To describe the social and cultural context of a nation, it is useful, especially from a business perspective, to identify the nation as having a “high context” or a “low context” culture. Some cultures are high context cultures, like Chinese, Arabic, Slavic, and Spanish, while some are low context cultures, like Anglo-American, German, and Scandinavian. Most countries can be placed somewhere along the high context - low context continuum, shown below.


Source: Adapted from LinkedIn.com
Source: Adapted from LinkedIn.com

This is a very broad-brush distinction, however, and not everyone and every interaction in a particular culture could be described by the kinds of characteristics (stereotypes) described below. Besides, each culture has both high context and low context elements. India, for instance, will be positioned somewhere towards the high context end of the continuum.

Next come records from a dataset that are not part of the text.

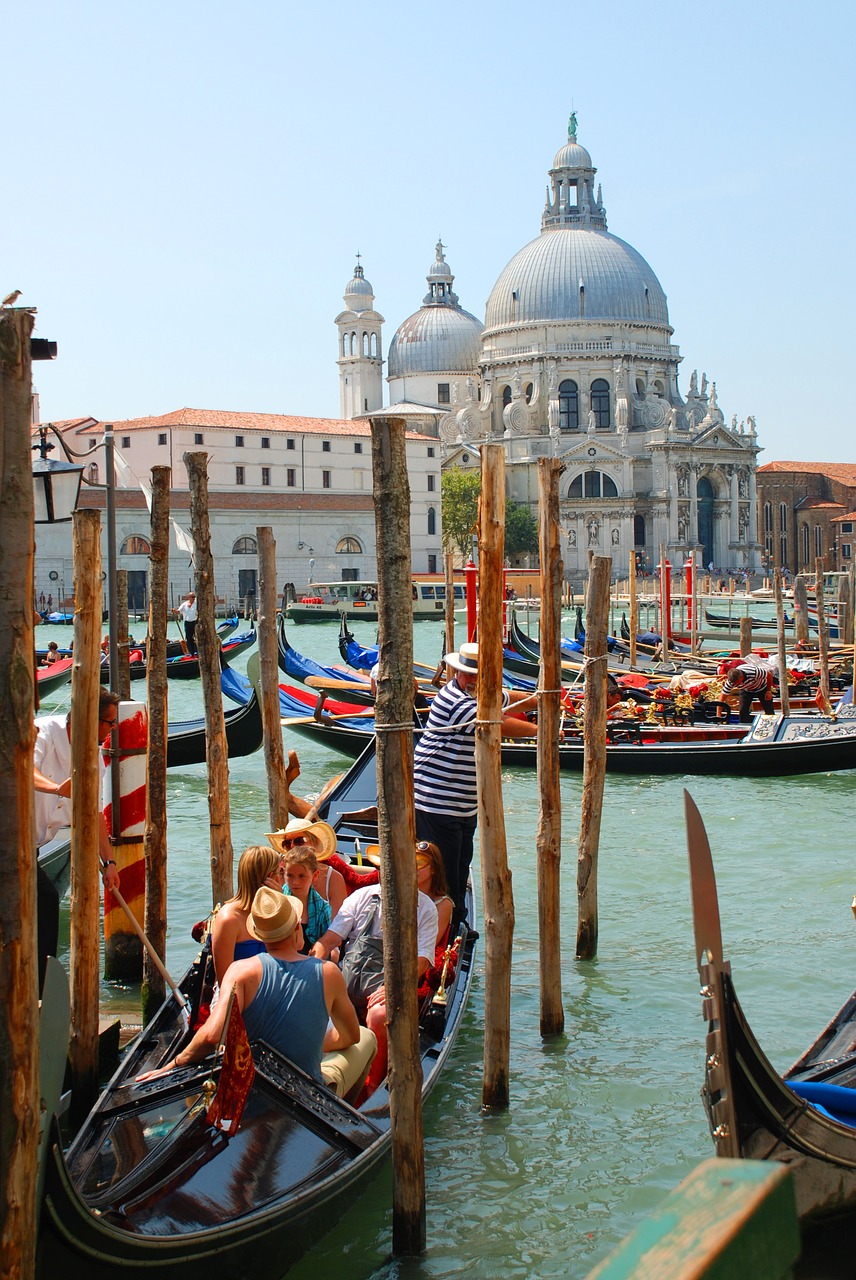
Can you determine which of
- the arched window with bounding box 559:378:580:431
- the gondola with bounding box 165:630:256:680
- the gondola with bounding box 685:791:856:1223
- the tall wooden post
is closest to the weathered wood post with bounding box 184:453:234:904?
the tall wooden post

High context cultures. A high context culture evolves when a group of people have had a very long history together, forging close connections over long periods of time, so much so that not everything in their daily interactions needs to be explicit. Most people know how to behave and what to expect of others from years of interactions with each other, as if they have been living in a small town where everyone knows everyone else. In other words, they can “read between the lines.” History, tradition, and language are important in high context cultures. “In our relationship with them, we cannot ignore their history, since they themselves do not view any single event in their personal, communal, professional, or national lives as an isolated event; everything is contextualized by shared history, shared experience, shared kinship, shared friendship, shared enmities, and/or shared prejudices… In high context cultures, written contracts and formal agreements are of lesser importance; the culture itself provides alternative enforcement mechanisms (Russian culture, for example, uses shame, fear, personal friendship, honor, loyalty, and obligation to enforce agreements).


Low context cultures. In a low context culture, people have also had many connections, but of shorter duration, and some could indeed be impersonal in nature. People tend to play by the rules, which are often explicit and public – with the task being often more important than relationships. They think of the present and the future, rather than of the past. Written agreements and contracts are more important than verbal agreements, and, in fact, form the basis for future transactions between companies from different countries.


A low context culture may be easier to enter for a company than a high context culture because an outsider can get on with the task at hand rather than first trying to develop deep relationships. For instance, in a high context culture like in France or Japan, business dealings are often preceded by much wining and dining. In China, a high-context culture, the role of guanxi (connections or relationships) is pre-eminent in business dealings. In a low context culture like Germany or the United States, business can be done without first getting to know each other very much (though it is always a good idea to get to know prospective partners, customers, etc., before beginning to interact with them).